The concerts, which will have distinct programs featuring different performers each night, will both be free and open to the public.
The program will include a "Soundpainting" piece, some student compositions that include opportunities for improvisation and some completely spontaneous pieces that the performers will create on the spot.
"Soundpainting" is a system of conducting/composing improvised music, using a vocabulary of gestures made by the conductor/composer to indicate the type of improvisation to be made by the performers. It was developed by Walter Thompson for musicians, dancers, poets, actors and visual artists working in the medium of structured improvisation. Because Soundpainting is a form of live composition with an ensemble, every performance is unique.
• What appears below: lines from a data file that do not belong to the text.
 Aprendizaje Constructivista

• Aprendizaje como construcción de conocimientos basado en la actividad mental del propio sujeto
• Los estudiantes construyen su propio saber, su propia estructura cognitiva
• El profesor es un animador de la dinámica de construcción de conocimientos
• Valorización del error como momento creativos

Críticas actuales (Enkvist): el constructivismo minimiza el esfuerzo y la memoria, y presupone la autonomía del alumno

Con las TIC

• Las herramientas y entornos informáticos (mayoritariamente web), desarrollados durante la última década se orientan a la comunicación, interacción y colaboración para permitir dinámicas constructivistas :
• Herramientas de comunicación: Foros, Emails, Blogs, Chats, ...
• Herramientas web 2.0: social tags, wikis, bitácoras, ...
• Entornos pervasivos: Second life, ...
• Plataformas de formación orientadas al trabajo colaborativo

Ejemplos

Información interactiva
Thompson visited the UI earlier in the fall as an Ida Cordelia Beam Distinguished Visiting Professor. During his visit he conducted his Soundpainting opera "Columbus" and taught workshops on Soundpainting.
At the Dec. 6 and 7 concerts audience members will have the opportunity to contribute to the performance by giving various suggestions that will be used to create pieces during the concert.
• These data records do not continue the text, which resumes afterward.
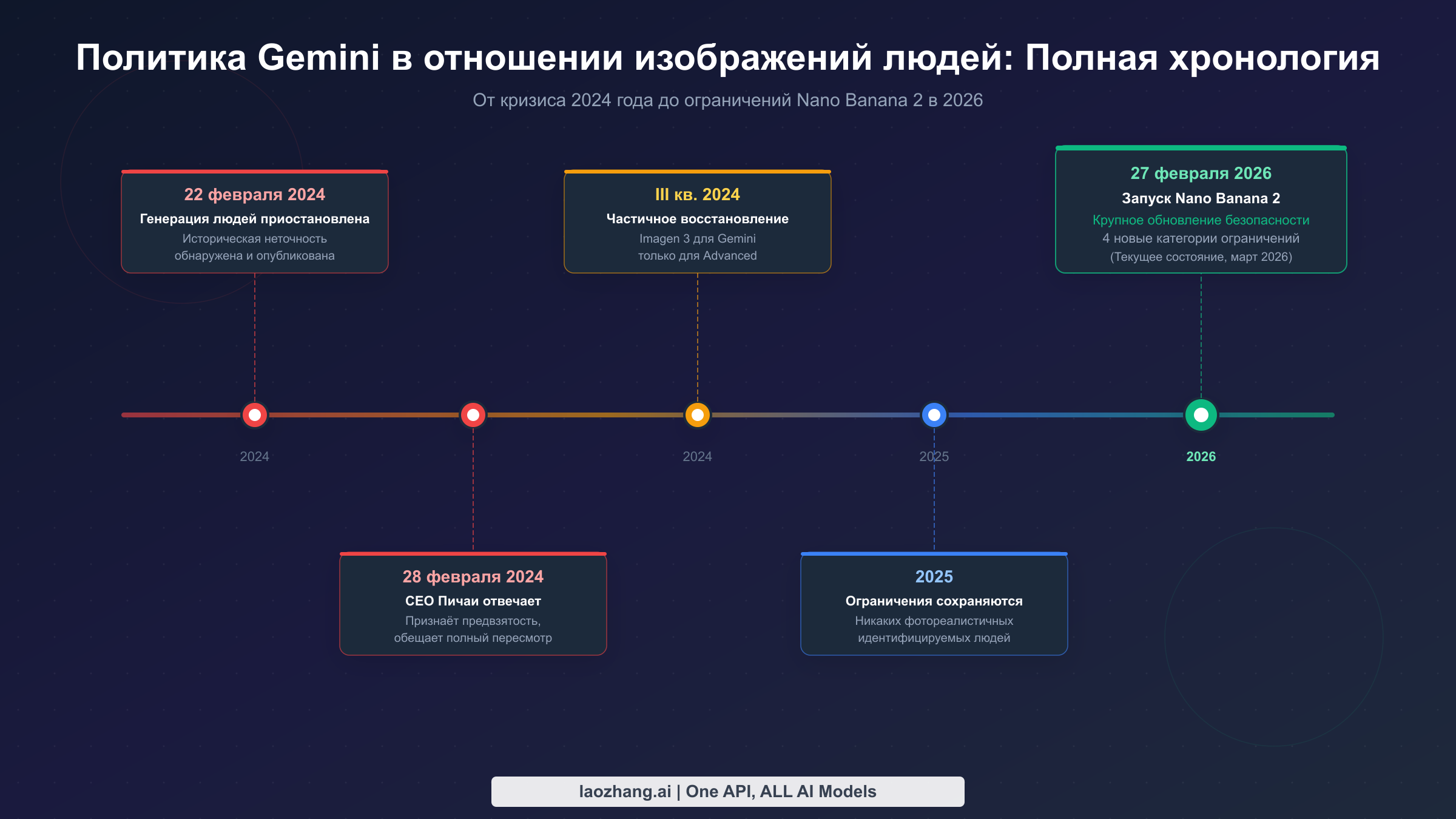 Политика Gemini в отношении изображений людей: Полная хронология

От кризиса 2024 года до ограничений Nano Banana 2 в 2026

22 февраля 2024
Генерация людей приостановлена
Историческая неточность обнаружена и опубликована

III кв. 2024
Частичное восстановление
Imagen 3 для Gemini только для Advanced

27 февраля 2026
Запуск Nano Banana 2
Крупное обновление безопасности
4 новые категории ограничений
(Текущее состояние, март 2026)

2024

2024

2025

2026

28 февраля 2024
CEO Пичаи отвечает
Признаёт предвзятость, обещает полный пересмотр

2025
Ограничения сохраняются
Никаких фотореалистичных идентифицируемых людей

laozhang.ai | One API, ALL AI Models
The "Introduction to Improvisation" class is taught by Jeffrey Agrell, horn professor at the UI School of Music. A composer and writer as well as a performer, Agrell is known for incorporating improvisation into both his compositions and his performances. Since coming to the UI School of Music four years ago, he has given many improvisation workshops and concerts around the country with pianist collaborator Evan Mazunik. This is the second year of this particular course and class concerts.
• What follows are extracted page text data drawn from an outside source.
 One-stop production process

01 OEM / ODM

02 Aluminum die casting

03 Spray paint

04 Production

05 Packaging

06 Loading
"Traditional training is very efficient at teaching instrumental technique and the re-creation of written music," said Agrell, "But except for jazz players, music students have had no real chance to create their own music since elementary school, and many are uncomfortable with the idea of playing their instruments without the printed page in front of them.
"This class offers players a chance to get off the page, to 'think in music' and combine theory, emotion, intellect, and technique in creating original compositions on the spot. Improvisation is just very quick composition! It's an exhilarating and liberating feeling for the performer and a good complement to traditional studies.
"Except for the Soundpainting piece, where the whole class participates, each night will feature half the class. They will be given certain limitations that they will use to create a coherent and interesting piece on the spot -- no rehearsals, live in front of the audience. The students have learned the art of bricolage - creating something with whatever you have on hand.
"Traditional performance can be very stressful; this class provides the opportunity to learn to think on one's feet and enjoy the performance -- paradoxically, perhaps -- even if the next note is only known from moment to moment.
"Learning improvisation along with traditional training brings a welcome measure of flexibility and ability to solve problems and cope with anything that might come along. This course finally makes this kind of aural training available to players who might never have the chance if jazz is the only option for improvisation."
A native of Vinton, Iowa, Beam willed her farm to the UI in 1977. Her only university connection was a relative who graduated from the College of Medicine. Proceeds from the sale of the farm were used to establish the visiting professorships program in her name.
The School of Music is part of the Division of Performing Arts in the UI College of Liberal Arts and Sciences.